**FAÇA ISTO**
Pode imprimir, sem nenhuma alteração, a parte do texto sobre feminismo e vitimização que começa em "Nem tudo é assédio, nem" e vai até "iniciativa partir dela.", incluindo este último?

Por que o movimento feminista precisa fugir da vitimização

Nem tudo é assédio, nem todo homem é um estuprador e, se queremos igualdade, temos que mostrar que sabemos nos defender

Não dá para dizer que ninguém esperava um efeito rebote do movimento #metoo. Amigos me contam que nunca sabem se, quando e como chegar numa mulher na balada, sem a insegurança de fazer algo que seja considerado inadequado. Por aquela mulher. Com a próxima tudo pode ser diferente. Nem sempre têm certeza de que os sinais são de “já pode beijar”.

A partir de que momento está liberado passar a mão na bunda. Ou uma resvalada marota ao lado do peitinho. Mesmo quando é só papo, ouvi gente receosa de ser enquadrada nas categorias “manterrupting” (quando o homem interrompe a mulher), “mansplanning” (quando explica algo como se só ele soubesse). Sexo? Alguns me dizem que apenas se a iniciativa partir dela.

**DADOS FORNECIDOS**
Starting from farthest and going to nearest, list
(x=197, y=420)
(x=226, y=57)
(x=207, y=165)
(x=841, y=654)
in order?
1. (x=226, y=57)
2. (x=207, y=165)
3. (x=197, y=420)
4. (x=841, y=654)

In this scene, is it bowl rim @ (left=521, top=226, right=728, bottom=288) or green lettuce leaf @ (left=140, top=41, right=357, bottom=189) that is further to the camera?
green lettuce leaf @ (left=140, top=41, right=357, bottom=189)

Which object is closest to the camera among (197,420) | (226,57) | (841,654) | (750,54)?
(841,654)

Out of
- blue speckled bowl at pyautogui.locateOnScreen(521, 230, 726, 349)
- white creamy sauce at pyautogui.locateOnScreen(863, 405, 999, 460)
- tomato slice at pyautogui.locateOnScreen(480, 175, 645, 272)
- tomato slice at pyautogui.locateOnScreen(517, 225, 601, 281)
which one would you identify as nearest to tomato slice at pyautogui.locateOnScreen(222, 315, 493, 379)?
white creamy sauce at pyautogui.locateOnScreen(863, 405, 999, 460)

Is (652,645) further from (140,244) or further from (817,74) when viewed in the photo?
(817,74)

**SOLUÇÃO DO EXERCÍCIO**
Nem tudo é assédio, nem todo homem é um estuprador e, se queremos igualdade, temos que mostrar que sabemos nos defender

Não dá para dizer que ninguém esperava um efeito rebote do movimento #metoo. Amigos me contam que nunca sabem se, quando e como chegar numa mulher na balada, sem a insegurança de fazer algo que seja considerado inadequado. Por aquela mulher. Com a próxima tudo pode ser diferente. Nem sempre têm certeza de que os sinais são de “já pode beijar”.

A partir de que momento está liberado passar a mão na bunda. Ou uma resvalada marota ao lado do peitinho. Mesmo quando é só papo, ouvi gente receosa de ser enquadrada nas categorias “manterrupting” (quando o homem interrompe a mulher), “mansplanning” (quando explica algo como se só ele soubesse). Sexo? Alguns me dizem que apenas se a iniciativa partir dela.